The mortgage lenders have been criticised for paying generous dividends to shareholders and high compensation to management during buoyant times, rather than building up capital against difficult future market conditions.

Merrill write-downs

Merrill Lynch has announced larger-than-expected write-downs of $9.4bn. The US bank waited until the market closed to report a $4.6bn loss in the second quarter and announce asset sales aimed at raising $8bn in capital. JPMorgan, however, has beaten market expectations, unveiling $2bn second-quarter profits despite a spike in mortgage and other loan defaults.

Alternative equities trading platform Turquoise has shelved plans to open 15 ­minutes before Europe’s leading exchanges amid “fear mongering” by rivals such as Deutsche Börse and the ­London Stock Exchange. Lehman Brothers was the last bank to join the platform. A few days earlier, the bank had announced a joint venture with the LSE to develop the exchange’s first dark pool.
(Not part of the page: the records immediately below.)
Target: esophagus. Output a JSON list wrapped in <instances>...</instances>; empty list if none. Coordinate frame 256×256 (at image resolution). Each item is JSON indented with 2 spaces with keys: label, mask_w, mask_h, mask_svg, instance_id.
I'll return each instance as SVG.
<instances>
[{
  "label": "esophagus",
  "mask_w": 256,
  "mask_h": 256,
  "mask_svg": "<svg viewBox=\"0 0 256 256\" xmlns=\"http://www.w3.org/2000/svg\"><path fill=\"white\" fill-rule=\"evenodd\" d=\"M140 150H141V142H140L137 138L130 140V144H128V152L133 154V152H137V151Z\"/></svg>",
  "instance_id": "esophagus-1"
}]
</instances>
The Qatar Investment Authority has become ­Barclays’ largest investor, with about 6%, after less than one-fifth of the bank’s existing shareholders participated in its £4.5bn ($9bn) capital-raising issue. Other investors in the pre-placement included Japan’s Sumitomo Mitsui ­Financial Group, which owns 2.1%, and Temasek, which has raised its interest from 2% to between 2.5% and 3%. Challenger, an investment vehicle controlled by the family of the Qatari prime minister, would own almost 2%. China ­Development Bank retains its stake of roughly 3%.

RBS rules out BoC sale

Despite its capital difficulties, Royal Bank of Scotland has ruled out any sale of its stake in Bank of China, and intends the latter to press ahead with a two-pronged Chinese expansion strategy, according to one of RBS’s senior executives. The value of RBS’s 5% stake in BoC has trebled to £2.4bn since it made the investment in 2005, fuelling speculation that RBS could sell out and focus on expanding the Chinese operations of ABN AMRO, the Dutch lender it acquired last year as part of a break-up bid.

National Australia Bank is in discussions with RBS to acquire the Australian and New Zealand arms of ABN AMRO, worth an estimated A$800 ($772m). Austra­lia’s big banks are looking to diversify their income streams as home-loan growth slows and wholesale funding costs rise.
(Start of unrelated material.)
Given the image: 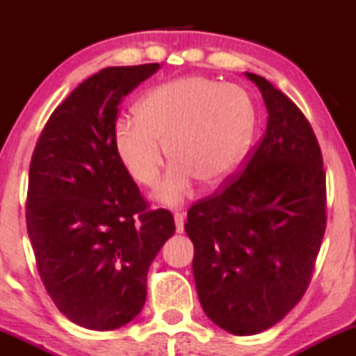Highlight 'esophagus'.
<instances>
[{"mask_svg":"<svg viewBox=\"0 0 356 356\" xmlns=\"http://www.w3.org/2000/svg\"><path fill=\"white\" fill-rule=\"evenodd\" d=\"M174 219H175V231L181 234L184 232V220H186V216H184V212H174Z\"/></svg>","mask_w":356,"mask_h":356,"instance_id":"34e87169","label":"esophagus"}]
</instances>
China Construction Bank has announced it will launch private banking services aimed at clients with liquid financial assets exceeding Rmb10m ($1.47m) in the country’s four most affluent areas: Beijing, Shanghai, Guangdong Province and Shenzhen. Bank of China was the first ­Chinese-­funded bank to prov­ide such services, from March last year. Foreign banks invol­ved in this business include Citibank and Standard Chartered.
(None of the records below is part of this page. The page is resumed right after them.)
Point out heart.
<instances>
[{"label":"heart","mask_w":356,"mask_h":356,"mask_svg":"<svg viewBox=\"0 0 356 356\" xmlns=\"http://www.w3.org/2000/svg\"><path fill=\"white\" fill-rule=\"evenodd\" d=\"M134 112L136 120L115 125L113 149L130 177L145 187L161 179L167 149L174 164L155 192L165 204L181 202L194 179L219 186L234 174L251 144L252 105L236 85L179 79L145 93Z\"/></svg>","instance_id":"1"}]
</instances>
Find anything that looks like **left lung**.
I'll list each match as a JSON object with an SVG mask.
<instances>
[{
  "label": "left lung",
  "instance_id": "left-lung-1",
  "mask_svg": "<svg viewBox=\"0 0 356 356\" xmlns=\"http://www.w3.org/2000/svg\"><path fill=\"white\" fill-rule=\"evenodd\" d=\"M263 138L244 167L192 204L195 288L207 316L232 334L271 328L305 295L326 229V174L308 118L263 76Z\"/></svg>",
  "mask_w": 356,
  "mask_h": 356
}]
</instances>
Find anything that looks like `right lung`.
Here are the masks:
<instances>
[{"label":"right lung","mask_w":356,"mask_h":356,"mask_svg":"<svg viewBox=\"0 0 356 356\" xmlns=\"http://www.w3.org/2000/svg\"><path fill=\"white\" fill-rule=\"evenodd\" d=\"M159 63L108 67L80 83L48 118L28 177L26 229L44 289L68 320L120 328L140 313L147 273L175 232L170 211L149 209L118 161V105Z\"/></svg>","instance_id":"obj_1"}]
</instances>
TOP 1000 WORLD BANKS UPDATE

The Top 1000 World Banks listing in The Banker’s July issue contained the following errors:

  • Bank Pasargad: The Iranian bank’s annual figures for 2007 and 2008 were inadvertently transposed by The Banker, leading to incorrect negative growth. The Tier 1 capital at March 19, 2008 should have been $791m, not $483m, placing it at about 536 in the listing, not at 705 as was shown.

 

  • Bank Saderat Iran: The bank sent in revised figures. The audited Tier 1 capital at March 20, 2007 was revised to $3635m from $888m, ­placing it at about 183 in the global ranking and top in Iran, instead of 491 in the ranking.

 

  • China CITIC Bank: The figures used were incorrectly provided by the bank. The Tier 1 capital at end-2007 should have been $11,217m, instead of the $5344m shown, placing it at about 77 in the listing, instead of 138 (see Big Four less dominant as smaller players rise).

 

  • EN Bank: The Iranian bank’s figures were ­significantly understated because of an exchange rate miscalculation, which excluded it from the listing by mistake. Tier 1 capital should have been shown at $366m, placing the bank at about 814 in the listing.

 

  • Gulf International Bank: The bank’s figures were overstated due to an exchange rate miscalculation. Tier 1 capital should have been $2381.6m, instead of $6334m, placing it about 246 in the listing, instead of 126.